Interestingly, sensitisation to grass pollen and the development of hayfever and/or seasonal conjunctivitis are more common in urban than rural environments. It has been suggested that cultivation of indigenous grasses for lawns or pasture may stimulate pollen production. (13) Local allergenic grass pollens are illustrated in Fig. 2 (Kikuyu grass) and Fig. 3 (Buffalo grass).
[FIGURE 2 OMITTED]
[FIGURE 3 OMITTED]
Tree and weed pollens
Unlike in Europe, tree pollen is a relatively uncommon cause of seasonal allergy in South Africa. However, allergies to 'alien' trees such as oak, plane, cyprus and olive are identified as these trees have short and well-defined flowering times.
The Prosopis tree is highly allergenic. Jacaranda, Eucalyptus, pine and Acacia species appear to have low allergenic potential--allergies to these species are rare. Patients often incorrectly attribute their symptoms to a particular tree, but on testing are found to be allergic to the more common grass pollen allergens rather than to the trees. In a study of South African Olympic athletes in 2000, 15% were found to be sensitised to plane tree pollen. (14)

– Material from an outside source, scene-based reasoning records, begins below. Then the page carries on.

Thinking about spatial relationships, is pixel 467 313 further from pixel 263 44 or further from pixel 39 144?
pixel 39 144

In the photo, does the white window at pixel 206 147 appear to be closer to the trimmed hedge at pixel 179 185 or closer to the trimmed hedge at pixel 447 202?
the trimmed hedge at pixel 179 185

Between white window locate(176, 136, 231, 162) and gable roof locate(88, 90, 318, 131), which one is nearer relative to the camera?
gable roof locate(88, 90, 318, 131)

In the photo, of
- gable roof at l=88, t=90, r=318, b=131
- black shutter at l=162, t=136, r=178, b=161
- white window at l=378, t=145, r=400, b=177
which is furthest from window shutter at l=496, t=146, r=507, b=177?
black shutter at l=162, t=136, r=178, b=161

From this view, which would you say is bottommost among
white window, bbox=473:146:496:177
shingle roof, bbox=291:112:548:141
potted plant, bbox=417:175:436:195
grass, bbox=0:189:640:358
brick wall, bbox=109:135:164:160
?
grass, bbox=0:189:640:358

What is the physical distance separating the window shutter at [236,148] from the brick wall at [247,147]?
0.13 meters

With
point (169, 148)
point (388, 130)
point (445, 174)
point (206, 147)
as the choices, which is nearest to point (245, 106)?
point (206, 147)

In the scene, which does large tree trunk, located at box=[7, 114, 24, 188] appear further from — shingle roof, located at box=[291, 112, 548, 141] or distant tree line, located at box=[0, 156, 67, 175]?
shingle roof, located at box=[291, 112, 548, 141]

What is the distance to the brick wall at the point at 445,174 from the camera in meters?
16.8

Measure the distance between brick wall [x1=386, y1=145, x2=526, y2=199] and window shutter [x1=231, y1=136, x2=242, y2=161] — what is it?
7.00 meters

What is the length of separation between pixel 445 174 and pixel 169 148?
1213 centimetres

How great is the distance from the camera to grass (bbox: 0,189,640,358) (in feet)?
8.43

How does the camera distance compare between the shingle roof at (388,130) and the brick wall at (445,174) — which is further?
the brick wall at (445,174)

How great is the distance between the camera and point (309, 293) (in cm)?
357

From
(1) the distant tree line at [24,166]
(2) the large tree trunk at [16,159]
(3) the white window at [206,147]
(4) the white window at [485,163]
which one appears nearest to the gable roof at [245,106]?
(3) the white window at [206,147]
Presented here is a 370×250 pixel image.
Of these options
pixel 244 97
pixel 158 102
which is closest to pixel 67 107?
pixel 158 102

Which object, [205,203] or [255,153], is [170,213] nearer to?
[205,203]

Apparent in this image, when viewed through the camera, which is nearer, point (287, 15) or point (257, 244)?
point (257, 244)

Weeds and flowers are also uncommon causes of allergic symptoms in southern Africa because many of these pollens are insect borne (entomophilous). Pollens that cause symptoms include the Asteroidaceae (daisy family), Stroebe vulgaris (slangbos), Compositae, Chenopodiaceae and the alien English plantain. There are no vaccines available for local floral or weed pollens. Calendars available from local botanical gardens are useful to consult when considering the diagnosis of a floral or weed pollen.
Fungal spores represent the largest amount of biological material in the atmosphere worldwide. Important fungal spores in South Africa include Cladosporium, Alternaria, Aspergillus and Epicoccum. There is significant clustering of specific IgE responses to fungal spores, and a positive ImmunoCAP RAST to Cladosporium has been shown in the Western Cape to have an 83% positive predictive index for associated positive IgE responses to Alternaria alternata and Aspergillus fumigatus. (15) Fungal allergy is a risk factor for more severe asthma and in South Africa is often seen in the polysensitised patient.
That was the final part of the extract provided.